### EXERCISE AIM
Reproduce word for word everything from the line containing "Out of all the" down to the last of the rows below, with both ends included.

### DATA PROVIDED
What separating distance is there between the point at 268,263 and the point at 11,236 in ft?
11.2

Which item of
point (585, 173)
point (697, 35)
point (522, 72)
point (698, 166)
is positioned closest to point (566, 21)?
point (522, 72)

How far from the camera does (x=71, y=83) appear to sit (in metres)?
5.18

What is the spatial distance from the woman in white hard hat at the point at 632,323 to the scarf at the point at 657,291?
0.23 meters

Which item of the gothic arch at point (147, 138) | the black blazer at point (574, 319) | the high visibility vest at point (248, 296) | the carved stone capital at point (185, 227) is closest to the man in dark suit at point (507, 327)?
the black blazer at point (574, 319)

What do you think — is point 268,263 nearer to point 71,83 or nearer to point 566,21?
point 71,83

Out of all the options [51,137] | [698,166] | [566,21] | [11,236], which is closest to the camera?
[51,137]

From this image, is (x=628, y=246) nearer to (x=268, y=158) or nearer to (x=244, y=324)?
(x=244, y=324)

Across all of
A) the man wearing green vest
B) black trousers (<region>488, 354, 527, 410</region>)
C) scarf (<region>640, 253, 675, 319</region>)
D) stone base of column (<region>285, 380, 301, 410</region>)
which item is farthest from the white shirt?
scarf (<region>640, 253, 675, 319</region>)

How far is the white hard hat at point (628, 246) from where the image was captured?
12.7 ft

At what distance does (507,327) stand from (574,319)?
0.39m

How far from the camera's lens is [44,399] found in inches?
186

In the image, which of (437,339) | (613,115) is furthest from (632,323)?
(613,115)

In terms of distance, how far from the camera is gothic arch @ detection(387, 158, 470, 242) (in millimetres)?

### TASK SOLUTION
Out of all the options [51,137] | [698,166] | [566,21] | [11,236], which is closest to the camera?
[51,137]

From this image, is (x=628, y=246) nearer to (x=268, y=158) or nearer to (x=244, y=324)?
(x=244, y=324)

Across all of
A) the man wearing green vest
B) black trousers (<region>488, 354, 527, 410</region>)
C) scarf (<region>640, 253, 675, 319</region>)
D) stone base of column (<region>285, 380, 301, 410</region>)
which item is farthest from the white shirt?
scarf (<region>640, 253, 675, 319</region>)

How far is the white hard hat at point (628, 246) from where the image was captured?
12.7 ft

At what distance does (507,327) stand from (574,319)?
0.39m

How far from the camera's lens is [44,399] found in inches?
186

In the image, which of (437,339) | (613,115) is furthest from (632,323)?
(613,115)

In terms of distance, how far from the camera is gothic arch @ detection(387, 158, 470, 242) (in millimetres)?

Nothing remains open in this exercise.